──────── DATA ────────

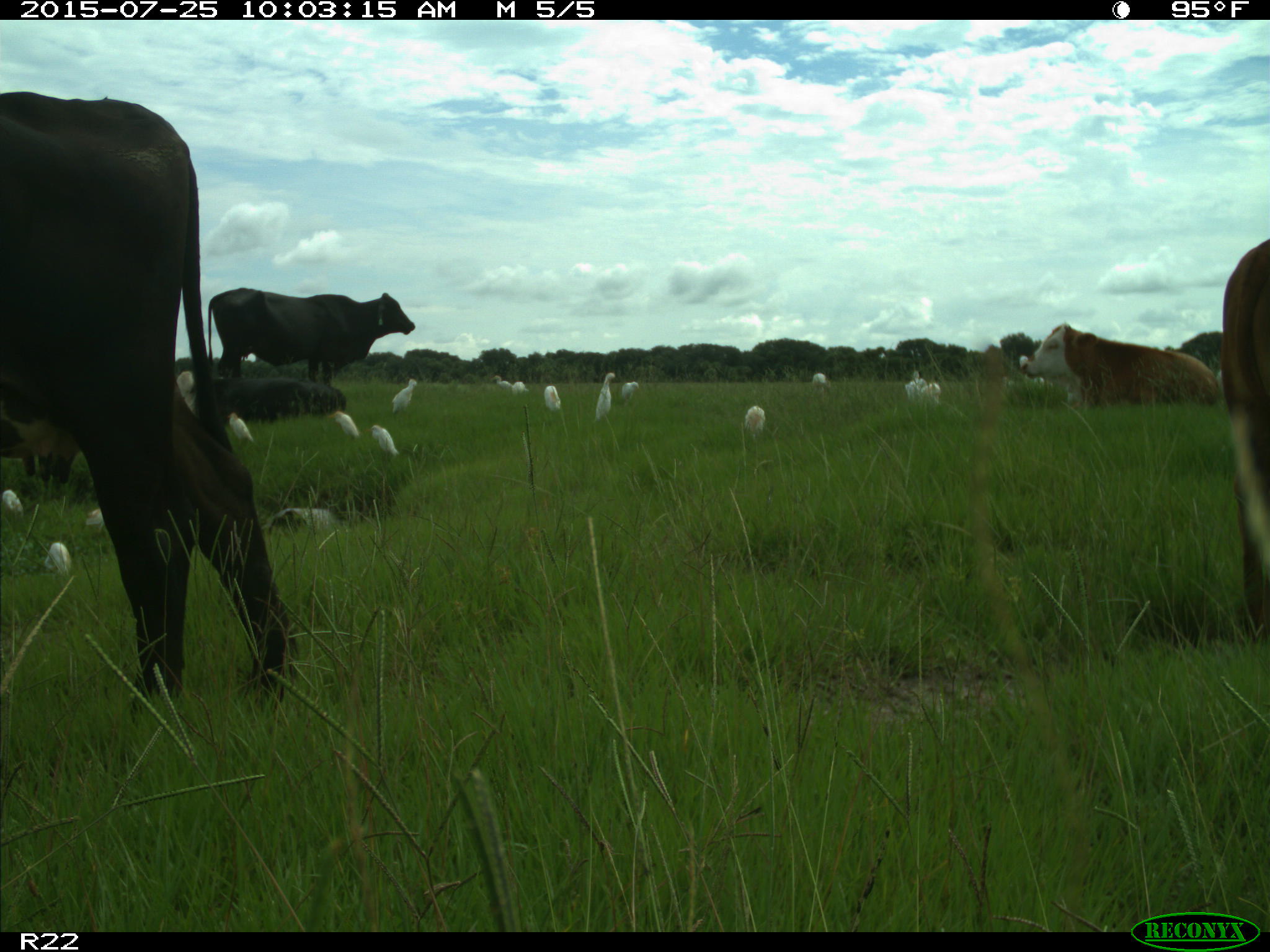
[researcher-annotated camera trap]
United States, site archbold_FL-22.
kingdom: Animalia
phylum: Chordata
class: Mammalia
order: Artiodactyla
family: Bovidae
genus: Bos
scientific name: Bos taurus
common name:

────────

Only the lines from the one with "kingdom: Animalia" to the end of the entries above belong in your answer. Retype them exactly.

kingdom: Animalia
phylum: Chordata
class: Mammalia
order: Artiodactyla
family: Bovidae
genus: Bos
scientific name: Bos taurus
common name:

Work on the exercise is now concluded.